Captioned web images
------------------------------------

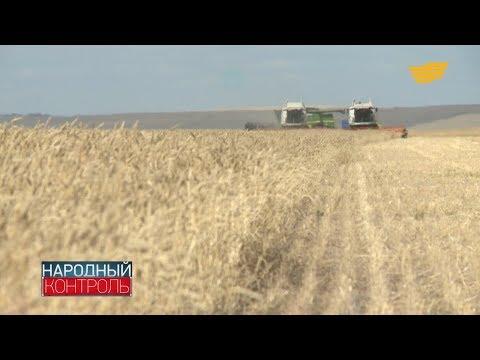 Из-за дождей уборка зерна в Карагандинской области отстает от графика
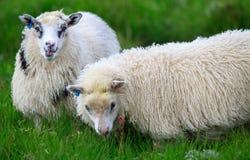 Ισλανδικά πρόβατα Στοκ Φωτογραφίες
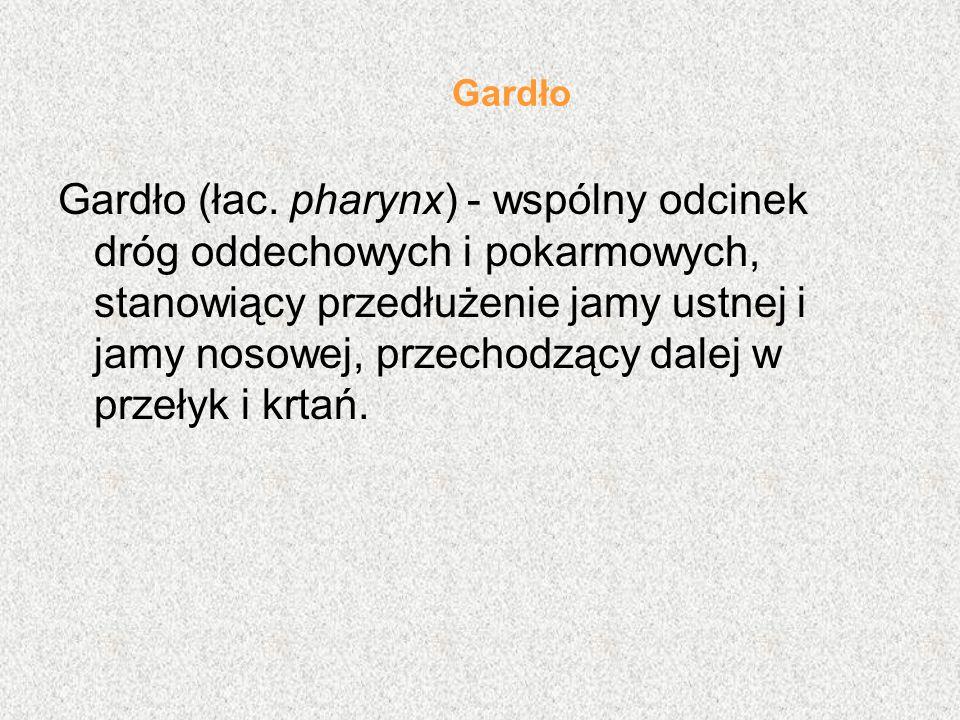 Gardło Gardło (łac.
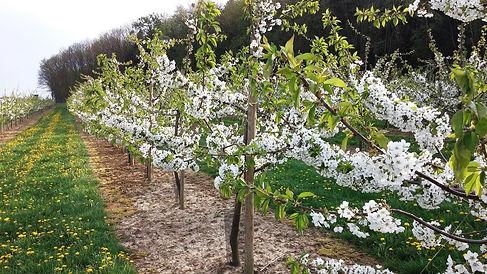 Limberg Kirschbäume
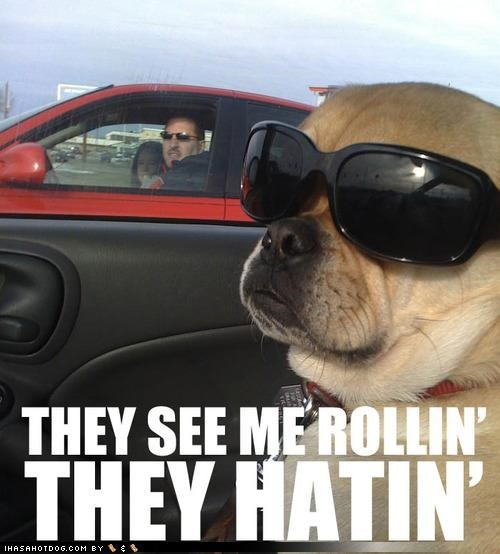 chamillionaire,driving,hating,lyrics,pug,ridin,rolling,sunglasses
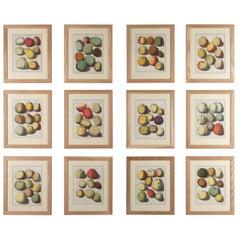 Set of 12 Apple Engravings by Johann Knoop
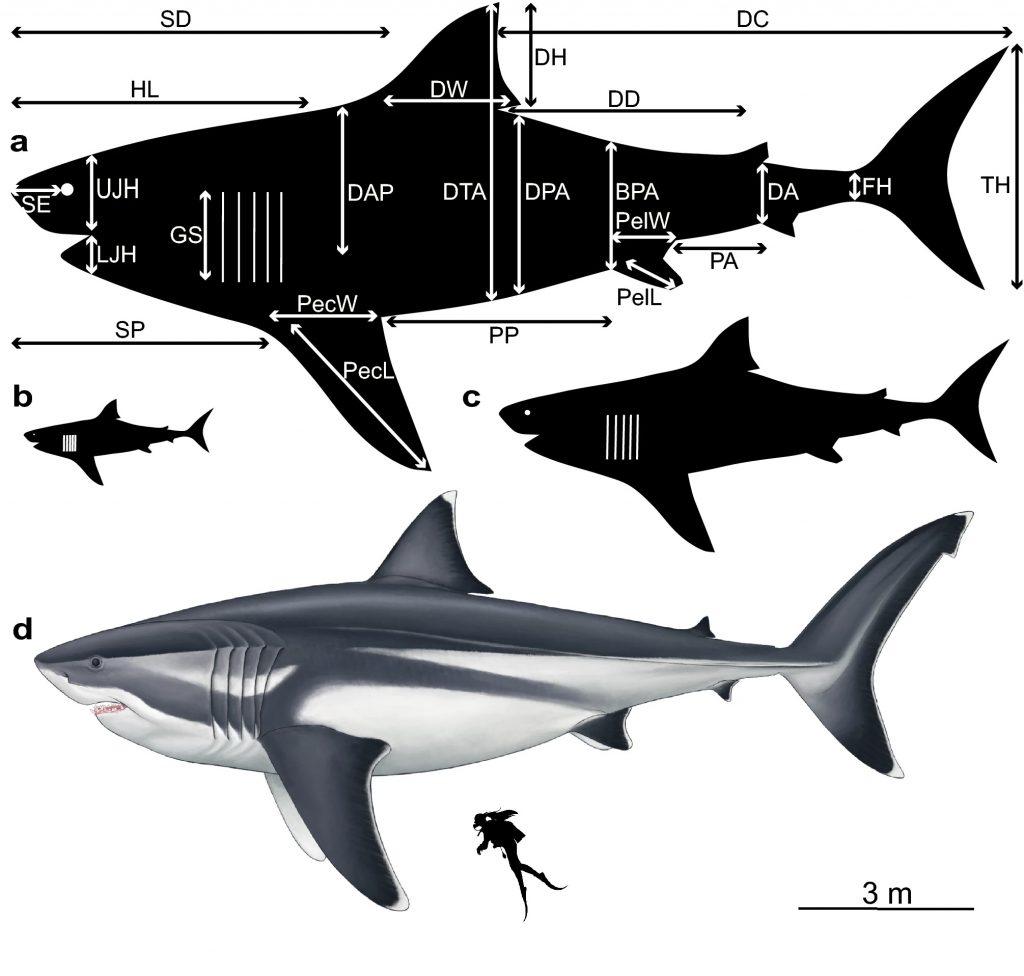 Modelos de silueta que visualizan las dimensiones corporales del extinto Otodus megalodon, según extrapolaciones a diferentes longitudes totales. (ilustración de Oliver E. Demuth).
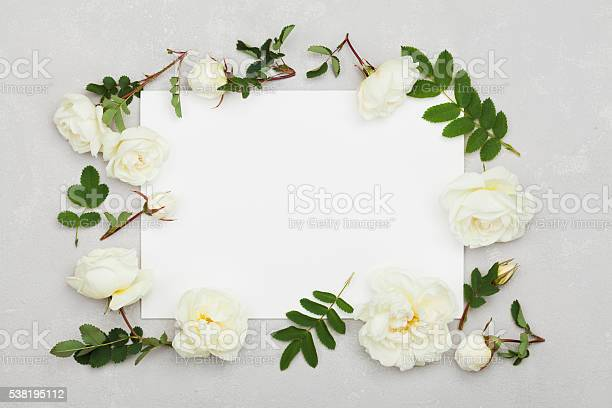 White rose flowers green leaves clean paper sheet flat lay picture id538195112?b=1&k=6&m=538195112&s=612x612&h=qu6bqccy5mzfhgvt 5s81ottdudkgnvz8jbvxl4ucds=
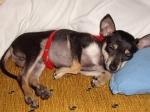 Спящ Любимец Роки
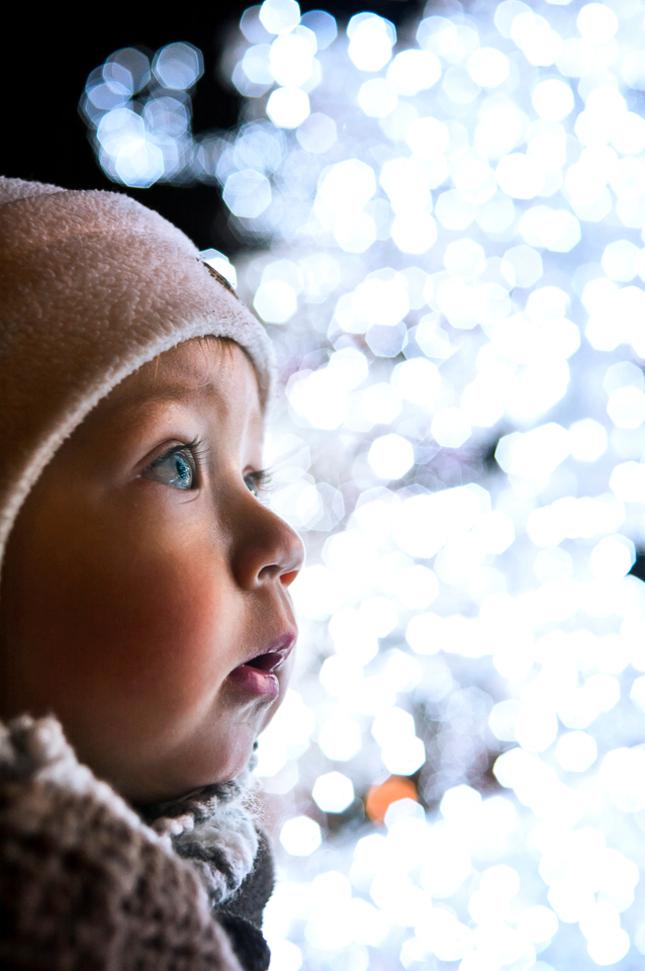 Zimny anjelik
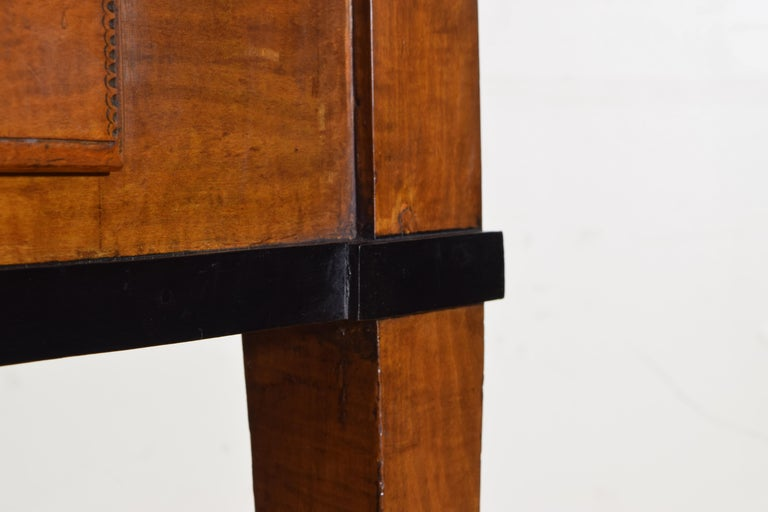 German Biedermeier Period Cherrywood and Ebonized Library Table, circa 1835 For Sale 3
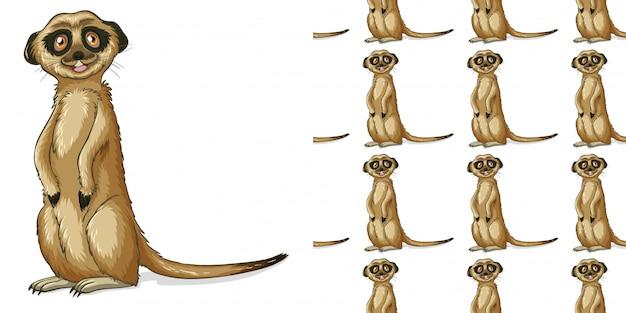 Design con meerkat senza cuciture Vettore gratuito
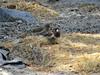 Dark-eyed Junco, Tuolumne Meadows, 230817 (simondbradfield) Tags: darkeyedjunco juncohyemalis tuolumnemeadows sx50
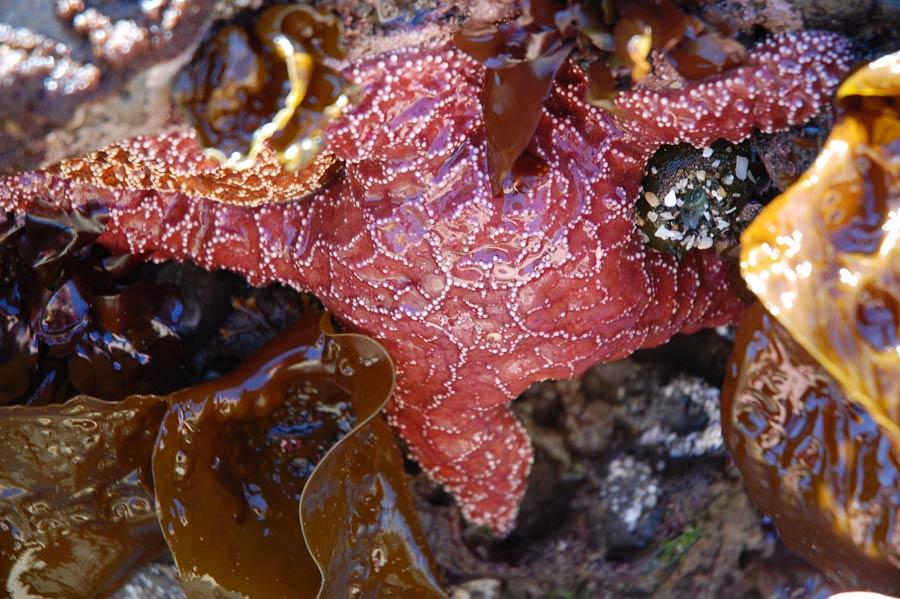 Red seastar, Rockaway Beach, Oregon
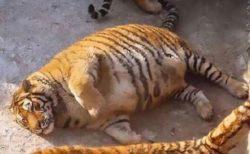 【w】まるまるコロコロした虎が話題「ええ?!」「可愛い」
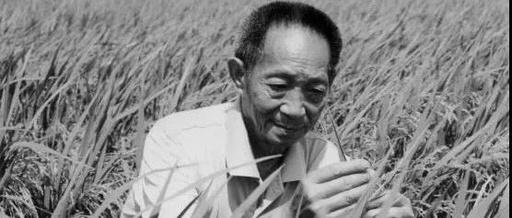 袁隆平去世才29天,这帮明星就开始出来恶心人了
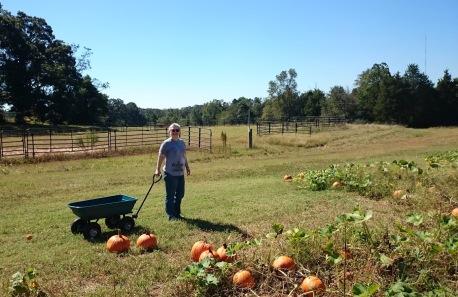 pumpking-patch-wendy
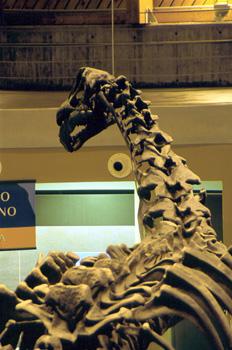 Detalle de Camarasaurus (Dinosauria, Sauropoda), Museo del Jurás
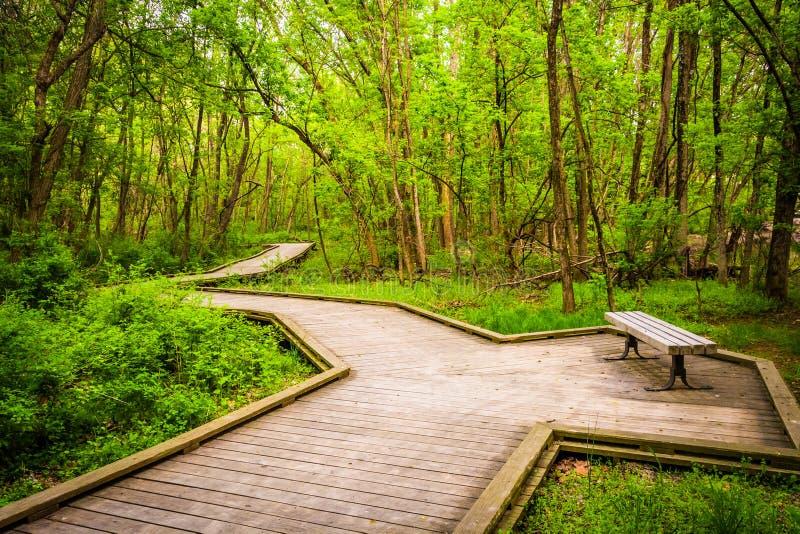木板走道足迹通过Wildwood公园的森林 库存图片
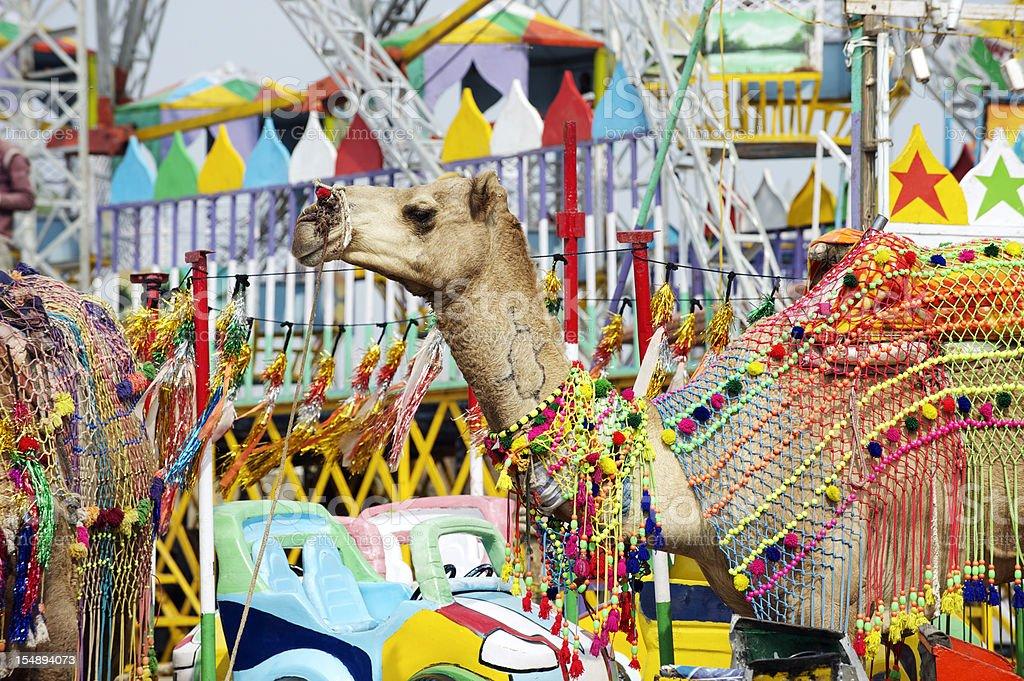Camel at Pushkar Fair stock photo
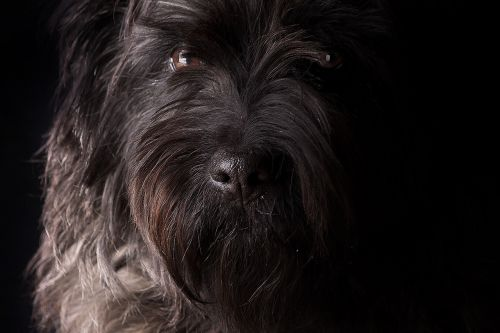 šuo,šnauzeris,gyvūnas,naminis gyvūnėlis,šuo snukis,Uždaryti,šuo galvą,nosis,gyvūnų portretas,gamta,šuo išvaizdą,žinduolis,akys,kailis,terjeras,Gerai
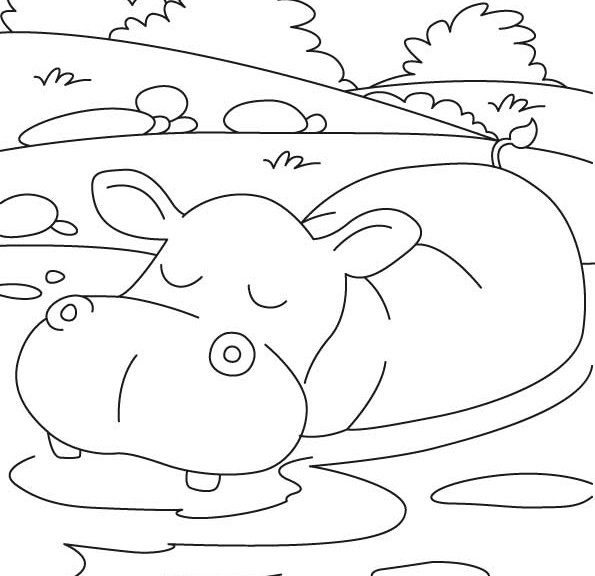Hippo Coloring Pages 360coloringpages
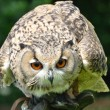 Crouched owl — Stock Photo #11628280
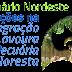 Embrapa e parceiros promovem seminário sobre ILPF no Nordeste em junho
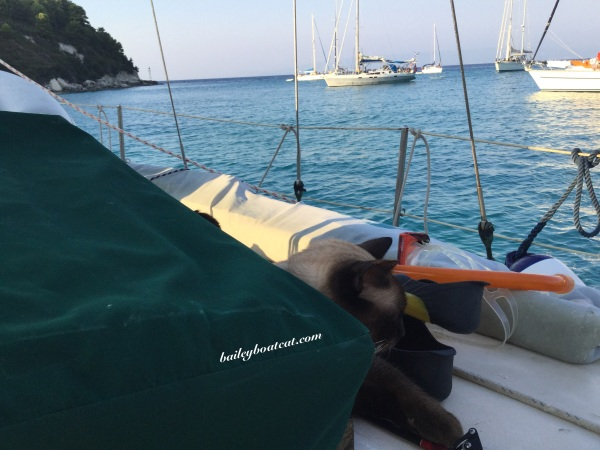 Sleeping with snorkelling gear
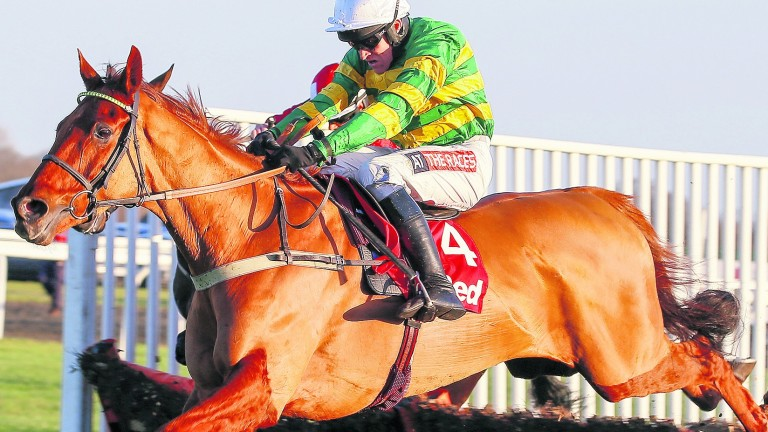 Yanworth: will resume career over hurdles in Sun Bets Stayers' Hurdle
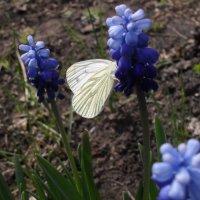 Бабочка :: Анатолий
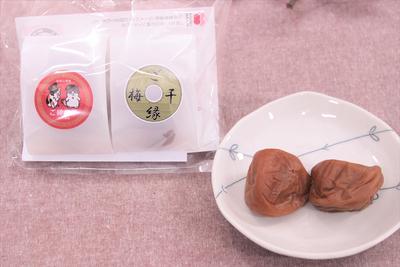 ご縁梅干 2個入 【有限会社紀州梅苑×和歌山電鐵株式会社】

------------------------------------

Set down again, exactly, the lines from the one with "Crouched owl — Stock Photo #11628280" to the last line of the data, both included and pictures excluded.

» **ANSWER SECTION**:
 Crouched owl — Stock Photo #11628280
 Embrapa e parceiros promovem seminário sobre ILPF no Nordeste em junho
 Sleeping with snorkelling gear
 Yanworth: will resume career over hurdles in Sun Bets Stayers' Hurdle
 Бабочка :: Анатолий
 ご縁梅干 2個入 【有限会社紀州梅苑×和歌山電鐵株式会社】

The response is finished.